» TESTO:
Ogni anno, decine di migliaia di uccelli marini muoiono come vittime invisibili della pesca commerciale. Attirati dal cibo, finiscono impigliati nelle reti o agganciati agli ami dei palangari. Si stima che tra 50.000 e 75.000 uccelli vengano uccisi ogni anno solo dalla pesca con palangari, mentre ben 170 milioni di individui nel mondo sono esposti al rischio di cattura accidentale, il cosiddetto bycatch. Nel solo Emisfero Sud, la situazione è drammatica: circa 40.000 albatros e procellarie vengono catturati ogni anno e fino al 90% delle specie di albatros è oggi minacciato dall’attività di pesca. Tra le più colpite c’è l’albatros delle Antipodi, specie endemica della Nuova Zelanda. Con una popolazione di circa 28.000 individui, sta diminuendo a un ritmo spaventoso del 6% l’anno, principalmente a causa della pesca industriale in alto mare.
Di fronte a un rischio concreto di estinzione, i ricercatori si sono posti una domanda cruciale: dove e quando avvengono questi incontri mortali tra uccelli e pescherecci? La risposta arriva da un nuovo studio pubblicato sulla rivista Biological Conservation, frutto di una collaborazione internazionale che coinvolge, tra gli altri, il Plymouth Marine Laboratory (PML), l’University of the Sunshine Coast e istituti di ricerca australiani e neozelandesi. I ricercatori hanno applicato minuscoli trasmettitori satellitari a 192 albatros delle Antipodi di ogni età e sesso, seguendone i movimenti attraverso l’immenso Oceano Meridionale.
Questi dati sono stati incrociati con le posizioni precise delle navi da pesca ottenute tramite il sistema AIS (Automatic Identification System), creando una vera e propria “mappa delle collisioni” tra uccelli e imbarcazioni. Ma lo studio ha fatto un passo in più: ha aggiunto un terzo livello di analisi, quello oceanografico. Grazie all’esperienza del PML nell’osservazione della Terra, i ricercatori hanno analizzato come le caratteristiche fisiche dell’oceano influenzino le zone di rischio. Tra queste:
- fronti termici, dove acque calde e fredde si incontrano;
- turbolenze e mescolamenti d’acqua;
- vortici oceanici (eddies) che si estendono per decine di chilometri.

» SCOPO DELL'ESERCIZIO:
Restituisca fedelmente il brano del testo sugli albatros che si apre con le parole contenenti "Questi dati sono" e si chiude con "decine di chilometri.".

» VOCI RIPORTATE:
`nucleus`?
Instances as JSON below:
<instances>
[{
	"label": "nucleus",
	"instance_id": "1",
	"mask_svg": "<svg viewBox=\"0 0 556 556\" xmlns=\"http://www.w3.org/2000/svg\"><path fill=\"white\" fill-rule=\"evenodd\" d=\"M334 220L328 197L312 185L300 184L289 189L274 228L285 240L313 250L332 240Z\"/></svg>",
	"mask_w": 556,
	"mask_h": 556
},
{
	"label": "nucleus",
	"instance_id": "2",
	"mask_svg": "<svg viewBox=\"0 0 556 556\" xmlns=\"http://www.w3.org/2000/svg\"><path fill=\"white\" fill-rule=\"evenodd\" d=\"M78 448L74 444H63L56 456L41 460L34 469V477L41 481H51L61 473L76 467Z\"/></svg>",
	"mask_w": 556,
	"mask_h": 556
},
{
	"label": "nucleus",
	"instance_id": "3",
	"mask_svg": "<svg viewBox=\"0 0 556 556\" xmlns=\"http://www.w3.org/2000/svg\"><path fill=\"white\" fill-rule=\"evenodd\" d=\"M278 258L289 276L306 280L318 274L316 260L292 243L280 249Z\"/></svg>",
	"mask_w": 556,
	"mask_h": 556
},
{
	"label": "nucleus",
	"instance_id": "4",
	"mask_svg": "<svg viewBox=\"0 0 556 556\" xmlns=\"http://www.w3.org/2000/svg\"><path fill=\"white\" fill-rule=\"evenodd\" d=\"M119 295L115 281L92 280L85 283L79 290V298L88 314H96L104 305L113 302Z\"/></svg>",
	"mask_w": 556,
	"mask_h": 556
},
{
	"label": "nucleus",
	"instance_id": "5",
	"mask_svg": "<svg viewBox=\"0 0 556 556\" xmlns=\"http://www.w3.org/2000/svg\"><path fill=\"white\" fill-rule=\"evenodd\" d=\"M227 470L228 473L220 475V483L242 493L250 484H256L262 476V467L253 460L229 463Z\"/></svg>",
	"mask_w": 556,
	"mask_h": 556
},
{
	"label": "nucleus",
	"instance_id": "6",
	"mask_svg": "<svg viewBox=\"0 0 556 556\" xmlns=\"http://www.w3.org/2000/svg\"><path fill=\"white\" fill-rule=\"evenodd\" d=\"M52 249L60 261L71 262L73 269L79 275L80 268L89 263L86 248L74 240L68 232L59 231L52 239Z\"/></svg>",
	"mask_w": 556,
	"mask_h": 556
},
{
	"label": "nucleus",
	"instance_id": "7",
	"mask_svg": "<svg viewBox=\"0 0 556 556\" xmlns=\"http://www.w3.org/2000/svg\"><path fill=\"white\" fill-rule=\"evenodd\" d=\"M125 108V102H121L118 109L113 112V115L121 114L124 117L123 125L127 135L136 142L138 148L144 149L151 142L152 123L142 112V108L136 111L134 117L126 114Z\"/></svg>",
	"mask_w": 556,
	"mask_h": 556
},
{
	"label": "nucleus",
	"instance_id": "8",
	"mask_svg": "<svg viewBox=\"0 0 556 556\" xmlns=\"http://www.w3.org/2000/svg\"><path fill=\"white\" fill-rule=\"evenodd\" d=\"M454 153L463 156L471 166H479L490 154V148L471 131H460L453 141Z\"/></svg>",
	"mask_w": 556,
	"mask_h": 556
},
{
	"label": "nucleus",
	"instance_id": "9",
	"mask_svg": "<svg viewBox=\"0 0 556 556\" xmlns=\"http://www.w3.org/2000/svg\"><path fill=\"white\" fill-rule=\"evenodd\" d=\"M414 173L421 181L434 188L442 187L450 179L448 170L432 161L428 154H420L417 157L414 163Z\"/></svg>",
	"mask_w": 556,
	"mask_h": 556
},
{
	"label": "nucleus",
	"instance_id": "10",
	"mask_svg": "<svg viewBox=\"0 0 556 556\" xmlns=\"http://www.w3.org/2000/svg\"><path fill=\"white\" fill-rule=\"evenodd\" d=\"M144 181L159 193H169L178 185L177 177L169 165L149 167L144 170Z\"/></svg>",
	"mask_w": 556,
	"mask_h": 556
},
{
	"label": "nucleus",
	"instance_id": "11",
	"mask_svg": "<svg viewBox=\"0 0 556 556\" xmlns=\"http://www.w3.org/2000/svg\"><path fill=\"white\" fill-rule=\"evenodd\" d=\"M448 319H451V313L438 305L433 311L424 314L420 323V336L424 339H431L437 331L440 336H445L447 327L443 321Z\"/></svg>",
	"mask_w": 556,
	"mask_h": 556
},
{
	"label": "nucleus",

» RISPOSTA SCRITTA:
Questi dati sono stati incrociati con le posizioni precise delle navi da pesca ottenute tramite il sistema AIS (Automatic Identification System), creando una vera e propria “mappa delle collisioni” tra uccelli e imbarcazioni. Ma lo studio ha fatto un passo in più: ha aggiunto un terzo livello di analisi, quello oceanografico. Grazie all’esperienza del PML nell’osservazione della Terra, i ricercatori hanno analizzato come le caratteristiche fisiche dell’oceano influenzino le zone di rischio. Tra queste:
- fronti termici, dove acque calde e fredde si incontrano;
- turbolenze e mescolamenti d’acqua;
- vortici oceanici (eddies) che si estendono per decine di chilometri.